Feeling betrayed by the Congress, people in Mizoram see Prime Minister Narendra Modi as a “messiah” of development and the BJP as their “last hope”, claims Nirupam Chakma, the saffron party’s first Lok Sabha candidate from the northeastern state.
The five-time Congress legislator, who switched to the Bharatiya Janata Party in 2015, said people of the state gave ample opportunities to the Congress as well as the regional Mizo National Front (MNF) but have been repeatedly disappointed.
“It won’t be wrong to say the BJP is the last ray of hope for the people of Mizoram. The Congress has failed them and they will not elect a Congress candidate for the Lok Sabha polls,” Chakma told PTI in an interview.
People in the state, he said, want to give a chance to the Modi-led BJP. It is their last hope to see Mizoram tread new paths in development and be put on the same pedestal as high growth states such as Maharashtra and Gujarat, Chakma said.
“People’s opinion about the BJP is changing for good in Mizoram and this time they want to elect a BJP candidate. I can confidently say they won’t be disappointed,” he added.
Mizoram, which goes to the polls on April 11, was part of Assam until 1972 when it was carved out as a union territory. It became India’s 23rd state on February 20, 1987. Since then, the lone Lok Sabha seat in the state has been held by either the Congress or the MNF.
The BJP, with its Hindutva brand of politics, has never been a serious contender in the Christian dominated state. It decided to field a candidate in the Lok Sabha election this time after winning its first-ever assembly seat in the 2018 state polls.
According to Chakma, the MNF winning the November 2018 legislative assembly election by bagging 26 of the 40 seats will have no bearing on the general election.
“People of Mizoram perceive Lok Sabha elections differently and it’s not necessary the results will be similar to the assembly elections,” he said.
Chakma said he may belong to a minority community but is confident of getting support from all corners of the state.
“I am not banking on just my community votes. My 22 years of experience in Mizoram politics says that I will get the support of people from every section of society,” Chakma, who also was the first minister from his community in Mizoram, said.
“They, too, understand that it is important for a BJP candidate to be elected in order to ensure and see the implementation of developmental schemes under a BJP-led government at the centre,” he added.
The Chakmas, a minority in Mizoram, are ethnic people who lived in the Chittagong Hill Tracts, most of which are located in Bangladesh. They are predominantly Buddhists and reside in pockets across northeast India, West Bengal, Bangladesh and Myanmar.
The opposition Zoram People’s Movement (ZPM) in the Mizoram assembly and the Congress have forged an alliance to contest the Lok Sabha election and have fielded Lalnghinglova Hmar, a sports journalist and Mizoram Football Association honorary secretary.

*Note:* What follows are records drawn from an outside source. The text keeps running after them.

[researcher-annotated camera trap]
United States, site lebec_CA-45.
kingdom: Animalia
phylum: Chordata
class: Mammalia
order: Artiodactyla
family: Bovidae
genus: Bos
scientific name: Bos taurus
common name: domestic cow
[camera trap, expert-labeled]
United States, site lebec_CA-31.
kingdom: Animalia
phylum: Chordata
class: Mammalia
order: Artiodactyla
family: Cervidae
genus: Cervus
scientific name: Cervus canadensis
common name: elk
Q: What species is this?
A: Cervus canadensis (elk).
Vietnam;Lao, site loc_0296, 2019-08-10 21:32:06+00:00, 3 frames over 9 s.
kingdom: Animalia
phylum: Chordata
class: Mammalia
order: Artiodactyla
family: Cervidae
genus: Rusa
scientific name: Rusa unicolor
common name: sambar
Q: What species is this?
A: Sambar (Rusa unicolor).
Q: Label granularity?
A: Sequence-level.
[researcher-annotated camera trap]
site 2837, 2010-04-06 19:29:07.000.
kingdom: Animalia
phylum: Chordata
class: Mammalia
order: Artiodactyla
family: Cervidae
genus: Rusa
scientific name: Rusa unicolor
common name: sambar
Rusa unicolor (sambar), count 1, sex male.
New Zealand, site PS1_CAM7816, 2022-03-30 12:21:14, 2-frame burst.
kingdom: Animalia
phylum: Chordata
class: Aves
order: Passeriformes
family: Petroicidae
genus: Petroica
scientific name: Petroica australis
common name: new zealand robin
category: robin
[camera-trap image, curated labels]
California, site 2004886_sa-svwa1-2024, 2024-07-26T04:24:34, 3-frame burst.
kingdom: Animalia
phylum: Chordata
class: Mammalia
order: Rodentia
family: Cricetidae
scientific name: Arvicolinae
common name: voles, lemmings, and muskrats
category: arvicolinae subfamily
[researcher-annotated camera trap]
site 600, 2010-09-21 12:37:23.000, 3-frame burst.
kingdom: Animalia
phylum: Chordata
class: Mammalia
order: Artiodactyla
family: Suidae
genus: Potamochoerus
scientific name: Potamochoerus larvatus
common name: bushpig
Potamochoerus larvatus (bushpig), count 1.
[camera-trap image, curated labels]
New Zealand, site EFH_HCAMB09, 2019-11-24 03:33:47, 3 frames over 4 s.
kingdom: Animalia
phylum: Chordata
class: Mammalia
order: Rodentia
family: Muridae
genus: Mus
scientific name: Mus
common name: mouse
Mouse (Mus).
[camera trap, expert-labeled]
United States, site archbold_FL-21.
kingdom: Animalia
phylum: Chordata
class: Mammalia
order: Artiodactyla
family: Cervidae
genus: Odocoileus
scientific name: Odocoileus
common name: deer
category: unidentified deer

Alleging that unemployment, lack of business opportunities, corruption in government tendering processes and improper health institutions are key issue plaguing the state, Chakma accused the previous governments of swindling money meant for public welfare.
“It is not that the Narendra Modi government did not allot money to Mizoram. However, whatever funds came in during the last four-five years were swindled by the Congress government, leaving public institutions cash strapped and crippling welfare policies,” Chakma alleged.
Emphasising that people of Mizoram have high hopes from the BJP, Chakma said his priorities, once elected, will be to create employment by bringing multinational companies to the state as it is rich in natural resources and has some of the most talented people in the country.
Mizoram, with a literacy rate of over 90 per cent, has a high unemployment rate. The youth often indulge in unorganised, cross-border trade of betel nuts, fertilisers and livestock with traders from Myanmar, with which the state shares 510 km of an unfenced border.
Both the Central and state governments do not get a whiff of the revenue generated from such trade as nothing is on record, experts said.